> Request A
In the account of the immigration and labour office visits, how many years has the writer been present in the kingdom?

The cops don’t want to know whether I am sound of mind and body, have a criminal record or mix with my co-workers. They want a map of my office location and pictures of the staff, but don’t ask me to feature in them. In effect, they use me as a spy to check on my employer.
The innovation this year was presentation of a set of original documents belonging to the company for perusal. Is it legal, is it fair, to demand that collective documents be handled for personal use? What if I lost them in a taxi or it rained on ’em or the dog had a go at ’em? What’s wrong with certified copies by the ministries concerned?
When will all this last-century paperwork be scrapped in favour of electronic databases? I can’t remember seeing a single computer in those swanky, spacey premises where you have to go down one floor and walk hundreds of metres to make a photocopy.
As demanded, proof of payment of VAT by the company went back three months, October to December 2009. Ah, but it should have been November 2009 to January 2010, see. So, I was given a one-month extension (standard procedure) on the condition that the January VAT payment photocopied slip be faxed forthwith.
‘Oh, by the way, there’s a new regulation: you have to come here and report every ninety days. Don’t say I didn’t tell you about it,’ said Nai Aphichai as a parting shot with what looked like an uneasy smile. After thirty-two years of presence in the kingdom, being required to show my face across town every three months to make sure I am still around? How considerate!
At the Ministry of Labour, whose ground floor was as usual the playing and working and sleeping ground of sundry long-time demonstrators and where young women shot at you to take your face temperature before you went up the stairs, again the vagaries of number listing sent me face to face with a long-time acquaintance I greeted with ‘Happy New Year to you’. I called myself ‘Phom’ and called her ‘Khun’; she called herself ‘Noo’, out of deference for my age. The stack of documents was a third as thick as at Immigration, and was in order, except that, hey, your company’s address has changed! Well, in this case, I can’t process you; take that form at the counter and come back with a complementary set of documents (only twenty pages or so, including a copy of your employer’s ID card) before March 5, since your labour permit expires on that day.
‘Oh, by the way, since your company is making so much profit, you’re entitled to not a one- but a two-year extension of your labour permit,’ she said as a parting shot with a kindly smile. Quite obviously, a different philosophy reigns here, called common sense, where I feel I’m being treated as a human being rather than a petty criminal on a leash that needs to be monitored not just once a year but every trimester.
I rushed back to the office, which I reached by 12:30, to report and return those precious originals. Next round next week. Had lunch. Made it back home by 3pm in time to turn on the telly for the other melodrama of the day.

> Record set
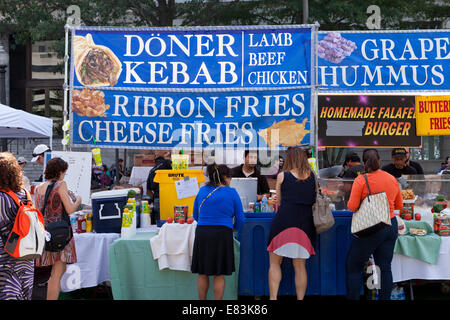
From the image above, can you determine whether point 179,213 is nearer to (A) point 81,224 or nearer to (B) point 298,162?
(A) point 81,224

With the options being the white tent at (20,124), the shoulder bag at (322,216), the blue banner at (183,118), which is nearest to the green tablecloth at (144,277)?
the shoulder bag at (322,216)

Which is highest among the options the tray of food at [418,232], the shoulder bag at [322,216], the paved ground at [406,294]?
the shoulder bag at [322,216]

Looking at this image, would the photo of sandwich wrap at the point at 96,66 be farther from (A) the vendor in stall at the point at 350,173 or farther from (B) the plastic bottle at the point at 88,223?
(A) the vendor in stall at the point at 350,173

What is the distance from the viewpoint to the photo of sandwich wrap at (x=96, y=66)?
267 inches

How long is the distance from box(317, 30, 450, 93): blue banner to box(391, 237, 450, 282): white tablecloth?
91.6 inches

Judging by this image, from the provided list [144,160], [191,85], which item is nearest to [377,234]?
[191,85]

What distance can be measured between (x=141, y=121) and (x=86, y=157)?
88 centimetres

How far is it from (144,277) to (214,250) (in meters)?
1.02

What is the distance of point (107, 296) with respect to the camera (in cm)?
628

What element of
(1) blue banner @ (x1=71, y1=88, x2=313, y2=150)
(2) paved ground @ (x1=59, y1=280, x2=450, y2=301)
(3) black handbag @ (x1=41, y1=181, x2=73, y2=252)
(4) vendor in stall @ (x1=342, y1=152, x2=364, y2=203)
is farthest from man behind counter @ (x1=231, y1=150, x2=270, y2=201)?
(3) black handbag @ (x1=41, y1=181, x2=73, y2=252)

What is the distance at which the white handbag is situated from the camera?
4.96 metres

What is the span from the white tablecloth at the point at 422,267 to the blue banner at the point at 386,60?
2.33 meters

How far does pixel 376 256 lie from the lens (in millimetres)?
5188
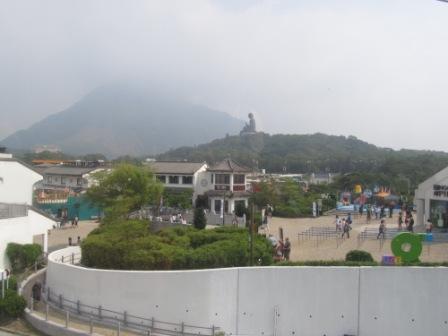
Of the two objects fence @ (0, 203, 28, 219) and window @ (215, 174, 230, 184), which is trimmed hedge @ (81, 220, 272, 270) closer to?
fence @ (0, 203, 28, 219)

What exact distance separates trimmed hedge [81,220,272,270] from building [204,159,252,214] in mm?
27711

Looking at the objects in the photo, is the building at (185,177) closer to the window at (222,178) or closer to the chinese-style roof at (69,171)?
the window at (222,178)

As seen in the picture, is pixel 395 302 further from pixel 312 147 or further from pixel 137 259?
pixel 312 147

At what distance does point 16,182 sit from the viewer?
100 feet

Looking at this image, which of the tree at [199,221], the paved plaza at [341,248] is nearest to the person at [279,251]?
the paved plaza at [341,248]

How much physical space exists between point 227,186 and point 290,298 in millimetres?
33710

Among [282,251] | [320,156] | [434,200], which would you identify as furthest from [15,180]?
[320,156]

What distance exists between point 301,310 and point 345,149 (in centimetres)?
15633

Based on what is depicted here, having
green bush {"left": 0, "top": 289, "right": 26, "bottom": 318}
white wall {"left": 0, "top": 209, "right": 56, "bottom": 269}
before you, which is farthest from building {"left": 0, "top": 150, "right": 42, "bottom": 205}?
green bush {"left": 0, "top": 289, "right": 26, "bottom": 318}

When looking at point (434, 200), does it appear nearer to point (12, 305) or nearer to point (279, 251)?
point (279, 251)

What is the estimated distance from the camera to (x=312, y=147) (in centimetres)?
16738

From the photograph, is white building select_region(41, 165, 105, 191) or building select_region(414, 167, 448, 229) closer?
building select_region(414, 167, 448, 229)

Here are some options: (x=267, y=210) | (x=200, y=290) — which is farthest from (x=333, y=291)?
(x=267, y=210)

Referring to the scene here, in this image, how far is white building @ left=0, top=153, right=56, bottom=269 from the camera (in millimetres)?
23688
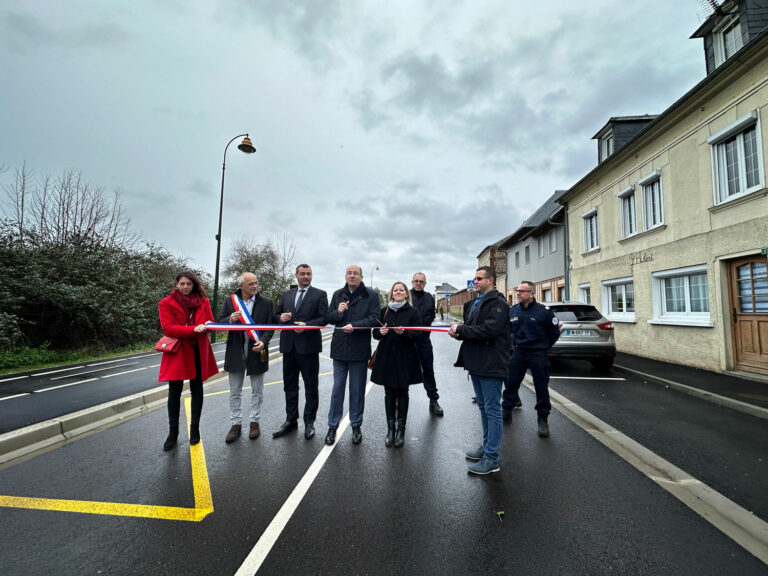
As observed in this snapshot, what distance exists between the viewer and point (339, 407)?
423 cm

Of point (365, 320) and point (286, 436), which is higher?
point (365, 320)

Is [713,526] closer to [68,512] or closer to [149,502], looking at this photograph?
[149,502]

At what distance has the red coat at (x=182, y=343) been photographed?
389 centimetres

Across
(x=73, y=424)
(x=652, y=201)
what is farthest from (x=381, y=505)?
(x=652, y=201)

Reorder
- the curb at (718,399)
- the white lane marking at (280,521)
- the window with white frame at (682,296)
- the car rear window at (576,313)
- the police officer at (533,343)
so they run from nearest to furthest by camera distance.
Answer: the white lane marking at (280,521) → the police officer at (533,343) → the curb at (718,399) → the car rear window at (576,313) → the window with white frame at (682,296)

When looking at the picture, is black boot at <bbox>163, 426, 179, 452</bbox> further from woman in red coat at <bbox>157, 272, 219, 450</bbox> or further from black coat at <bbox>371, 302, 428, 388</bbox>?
black coat at <bbox>371, 302, 428, 388</bbox>

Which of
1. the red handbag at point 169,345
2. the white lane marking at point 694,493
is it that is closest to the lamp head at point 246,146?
the red handbag at point 169,345

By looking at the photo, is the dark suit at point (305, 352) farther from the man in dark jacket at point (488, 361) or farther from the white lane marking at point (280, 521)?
the man in dark jacket at point (488, 361)

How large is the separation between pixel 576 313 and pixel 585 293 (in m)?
7.22

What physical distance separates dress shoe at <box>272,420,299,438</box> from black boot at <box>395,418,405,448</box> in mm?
1401

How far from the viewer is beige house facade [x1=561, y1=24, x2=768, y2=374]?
7.29 m

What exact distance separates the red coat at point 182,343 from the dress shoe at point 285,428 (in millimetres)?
1092

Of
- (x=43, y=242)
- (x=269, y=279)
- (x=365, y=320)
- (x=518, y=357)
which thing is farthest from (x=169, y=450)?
(x=269, y=279)

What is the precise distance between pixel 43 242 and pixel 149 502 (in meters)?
15.5
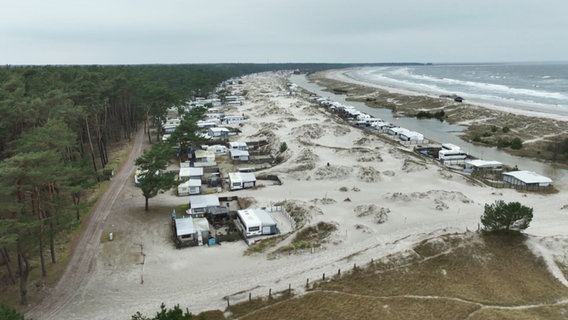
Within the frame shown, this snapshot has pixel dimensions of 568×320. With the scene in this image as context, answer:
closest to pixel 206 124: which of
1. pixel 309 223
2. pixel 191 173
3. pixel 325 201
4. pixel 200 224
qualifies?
pixel 191 173

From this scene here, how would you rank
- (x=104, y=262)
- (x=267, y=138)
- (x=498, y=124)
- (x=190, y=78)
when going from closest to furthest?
(x=104, y=262) < (x=267, y=138) < (x=498, y=124) < (x=190, y=78)

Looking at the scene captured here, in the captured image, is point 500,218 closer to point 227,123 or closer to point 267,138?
point 267,138

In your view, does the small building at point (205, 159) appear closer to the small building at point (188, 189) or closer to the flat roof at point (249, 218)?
the small building at point (188, 189)

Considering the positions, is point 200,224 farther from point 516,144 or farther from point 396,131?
point 516,144

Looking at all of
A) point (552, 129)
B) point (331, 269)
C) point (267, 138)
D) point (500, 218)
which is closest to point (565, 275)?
point (500, 218)

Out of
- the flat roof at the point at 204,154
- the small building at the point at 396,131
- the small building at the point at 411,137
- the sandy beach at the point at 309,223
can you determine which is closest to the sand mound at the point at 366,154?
the sandy beach at the point at 309,223

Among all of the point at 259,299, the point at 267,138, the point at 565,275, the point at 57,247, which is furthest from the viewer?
the point at 267,138

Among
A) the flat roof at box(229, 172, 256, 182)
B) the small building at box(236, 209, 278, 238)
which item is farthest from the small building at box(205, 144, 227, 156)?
the small building at box(236, 209, 278, 238)
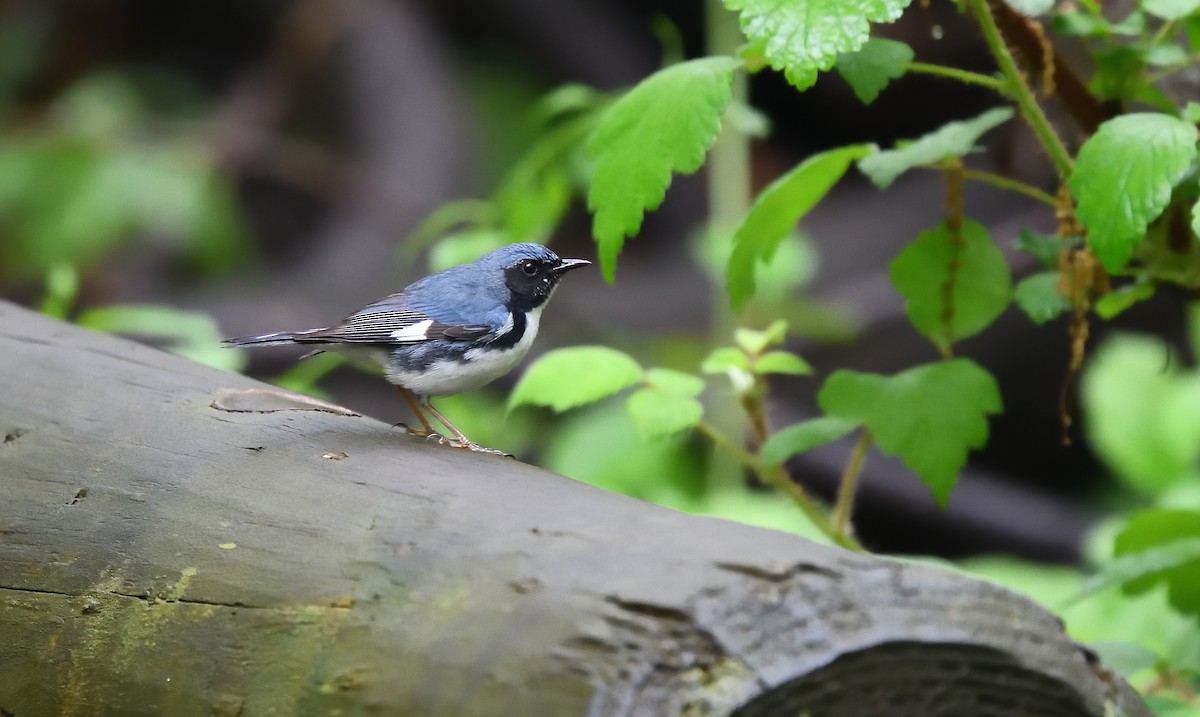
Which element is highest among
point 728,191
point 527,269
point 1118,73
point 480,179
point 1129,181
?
point 480,179

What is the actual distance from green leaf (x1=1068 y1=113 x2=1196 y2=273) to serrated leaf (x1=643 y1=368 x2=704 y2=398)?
29.3 inches

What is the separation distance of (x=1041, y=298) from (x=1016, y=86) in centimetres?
39

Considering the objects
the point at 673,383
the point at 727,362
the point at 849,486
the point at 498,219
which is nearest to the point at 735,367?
the point at 727,362

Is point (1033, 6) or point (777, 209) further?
point (777, 209)

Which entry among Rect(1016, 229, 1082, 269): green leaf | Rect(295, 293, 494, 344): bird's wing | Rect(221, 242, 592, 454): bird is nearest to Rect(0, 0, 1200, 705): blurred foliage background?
Rect(221, 242, 592, 454): bird

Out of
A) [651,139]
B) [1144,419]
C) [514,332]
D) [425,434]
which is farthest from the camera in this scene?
[1144,419]

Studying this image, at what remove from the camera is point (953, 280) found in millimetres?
2227

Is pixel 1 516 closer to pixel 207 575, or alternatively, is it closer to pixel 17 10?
pixel 207 575

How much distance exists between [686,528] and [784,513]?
203 cm

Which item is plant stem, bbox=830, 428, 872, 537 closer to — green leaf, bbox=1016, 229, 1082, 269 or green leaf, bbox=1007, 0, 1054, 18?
green leaf, bbox=1016, 229, 1082, 269

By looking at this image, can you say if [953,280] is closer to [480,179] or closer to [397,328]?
[397,328]

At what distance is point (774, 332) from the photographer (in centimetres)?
250

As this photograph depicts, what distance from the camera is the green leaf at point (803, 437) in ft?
A: 7.27

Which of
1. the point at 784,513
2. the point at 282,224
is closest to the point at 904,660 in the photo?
the point at 784,513
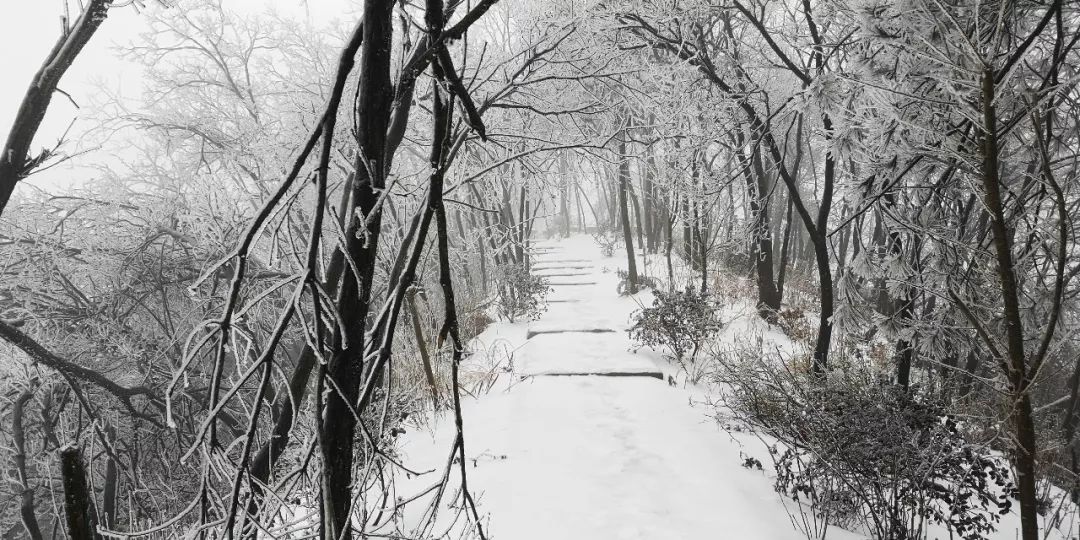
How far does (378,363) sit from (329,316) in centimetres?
12

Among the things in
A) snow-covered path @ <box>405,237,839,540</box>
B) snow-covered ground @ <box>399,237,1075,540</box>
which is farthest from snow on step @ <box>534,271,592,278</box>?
snow-covered path @ <box>405,237,839,540</box>

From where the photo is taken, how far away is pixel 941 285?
114 inches

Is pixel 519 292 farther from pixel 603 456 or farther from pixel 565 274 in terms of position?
pixel 603 456

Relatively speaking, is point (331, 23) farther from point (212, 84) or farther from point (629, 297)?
point (629, 297)

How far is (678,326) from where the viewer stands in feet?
19.7

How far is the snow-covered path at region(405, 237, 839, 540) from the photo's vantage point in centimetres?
273

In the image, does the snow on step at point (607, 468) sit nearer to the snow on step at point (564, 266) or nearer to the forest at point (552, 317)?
the forest at point (552, 317)

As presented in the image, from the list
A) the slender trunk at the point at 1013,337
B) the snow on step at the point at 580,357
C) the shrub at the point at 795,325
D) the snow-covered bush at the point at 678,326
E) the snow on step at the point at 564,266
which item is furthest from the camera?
the snow on step at the point at 564,266

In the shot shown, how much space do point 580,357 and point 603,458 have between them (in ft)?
7.66

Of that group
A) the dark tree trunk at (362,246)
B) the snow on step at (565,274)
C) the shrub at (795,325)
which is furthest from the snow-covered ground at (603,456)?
the snow on step at (565,274)

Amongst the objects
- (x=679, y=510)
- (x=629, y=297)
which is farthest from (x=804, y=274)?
(x=679, y=510)

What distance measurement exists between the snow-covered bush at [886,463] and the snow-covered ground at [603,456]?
219 mm

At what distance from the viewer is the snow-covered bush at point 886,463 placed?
2.47m

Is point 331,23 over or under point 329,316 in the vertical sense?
over
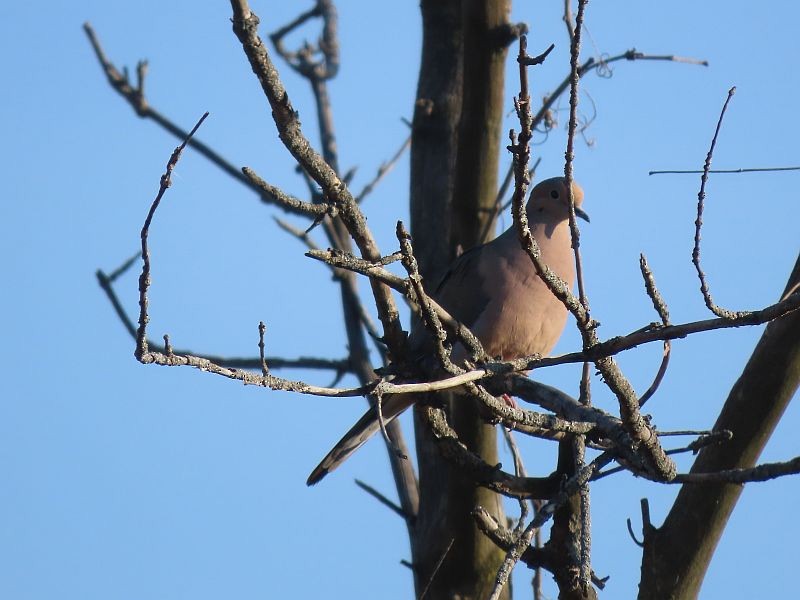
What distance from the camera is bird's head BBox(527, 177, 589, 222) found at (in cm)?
476

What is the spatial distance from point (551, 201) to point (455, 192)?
1.69ft

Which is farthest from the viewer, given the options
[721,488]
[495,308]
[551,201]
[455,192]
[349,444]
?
[551,201]

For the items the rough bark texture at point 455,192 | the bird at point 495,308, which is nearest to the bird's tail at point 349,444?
the bird at point 495,308

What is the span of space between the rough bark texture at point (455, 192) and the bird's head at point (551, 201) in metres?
0.34

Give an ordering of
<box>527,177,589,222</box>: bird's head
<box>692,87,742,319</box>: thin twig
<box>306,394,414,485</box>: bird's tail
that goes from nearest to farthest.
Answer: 1. <box>692,87,742,319</box>: thin twig
2. <box>306,394,414,485</box>: bird's tail
3. <box>527,177,589,222</box>: bird's head

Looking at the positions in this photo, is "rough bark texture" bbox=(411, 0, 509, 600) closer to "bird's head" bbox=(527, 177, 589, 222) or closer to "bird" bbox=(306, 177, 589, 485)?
"bird" bbox=(306, 177, 589, 485)

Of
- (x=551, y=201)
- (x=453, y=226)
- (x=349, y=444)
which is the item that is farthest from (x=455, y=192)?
(x=349, y=444)

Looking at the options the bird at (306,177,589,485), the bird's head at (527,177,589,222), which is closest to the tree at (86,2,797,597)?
the bird at (306,177,589,485)

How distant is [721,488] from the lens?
347 cm

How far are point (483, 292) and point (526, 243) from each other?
2.04m

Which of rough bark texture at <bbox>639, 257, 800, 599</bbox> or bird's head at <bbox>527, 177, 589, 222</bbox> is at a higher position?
bird's head at <bbox>527, 177, 589, 222</bbox>

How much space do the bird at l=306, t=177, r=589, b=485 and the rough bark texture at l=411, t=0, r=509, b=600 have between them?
0.17 m

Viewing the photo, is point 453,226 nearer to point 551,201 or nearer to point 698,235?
point 551,201

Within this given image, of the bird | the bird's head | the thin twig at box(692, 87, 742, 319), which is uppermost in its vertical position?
the bird's head
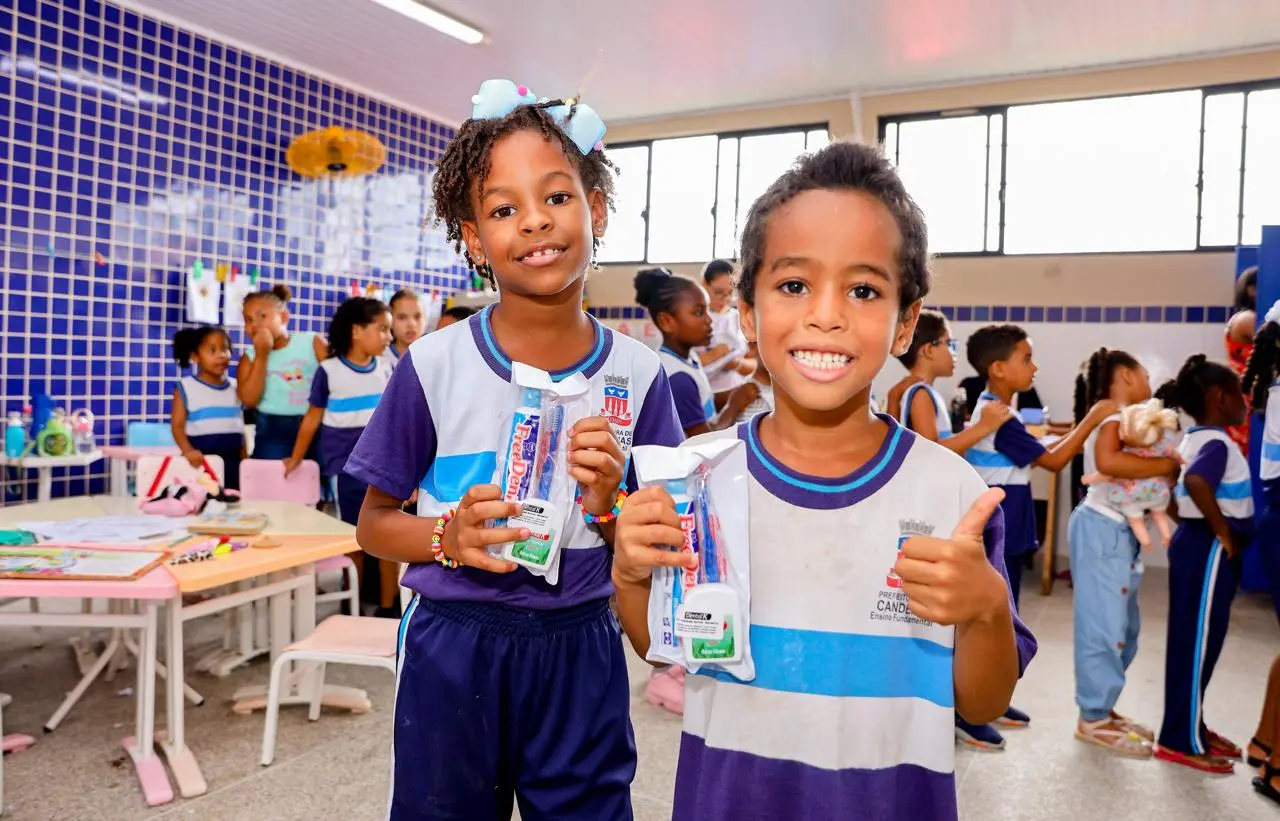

> Request B
In the listing, starting at the beginning and ending at the line that contains "2.33 meters", swap "blue banner" for "blue awning" and write those lines out again with nothing else changed. Omit the pictures.

> Answer A
Thirty-two years.

> Answer B
From the image above, can you determine whether point 179,213 is nearer to (A) point 81,224 or nearer to (B) point 298,162?
(A) point 81,224

With the options being the white tent at (20,124), the shoulder bag at (322,216), the blue awning at (183,118), which is nearest to the green tablecloth at (144,277)?
the shoulder bag at (322,216)

Which is highest among the options the tray of food at [418,232], the shoulder bag at [322,216], the paved ground at [406,294]?
the shoulder bag at [322,216]

Looking at this image, would the photo of sandwich wrap at the point at 96,66 be farther from (A) the vendor in stall at the point at 350,173 or farther from (B) the plastic bottle at the point at 88,223?
(A) the vendor in stall at the point at 350,173

What is the distance from the viewpoint to the photo of sandwich wrap at (x=96, y=66)?
267 inches

How long is the distance from box(317, 30, 450, 93): blue awning to box(391, 237, 450, 282): white tablecloth?
91.6 inches

Judging by this image, from the provided list [144,160], [191,85], which item is nearest to [377,234]?
[191,85]

What distance can be measured between (x=141, y=121) and (x=86, y=157)?
88 centimetres

How far is it from (144,277) to (214,250) (in meters)?
1.02

What is the distance of point (107, 296) with respect to the camera (in cm)?
628

What element of
(1) blue awning @ (x1=71, y1=88, x2=313, y2=150)
(2) paved ground @ (x1=59, y1=280, x2=450, y2=301)
(3) black handbag @ (x1=41, y1=181, x2=73, y2=252)
(4) vendor in stall @ (x1=342, y1=152, x2=364, y2=203)
is farthest from man behind counter @ (x1=231, y1=150, x2=270, y2=201)?
(3) black handbag @ (x1=41, y1=181, x2=73, y2=252)

What is the distance at which the white handbag is situated from the camera?
4.96 metres

What is the span from the white tablecloth at the point at 422,267 to the blue awning at the point at 386,60?
2.33 meters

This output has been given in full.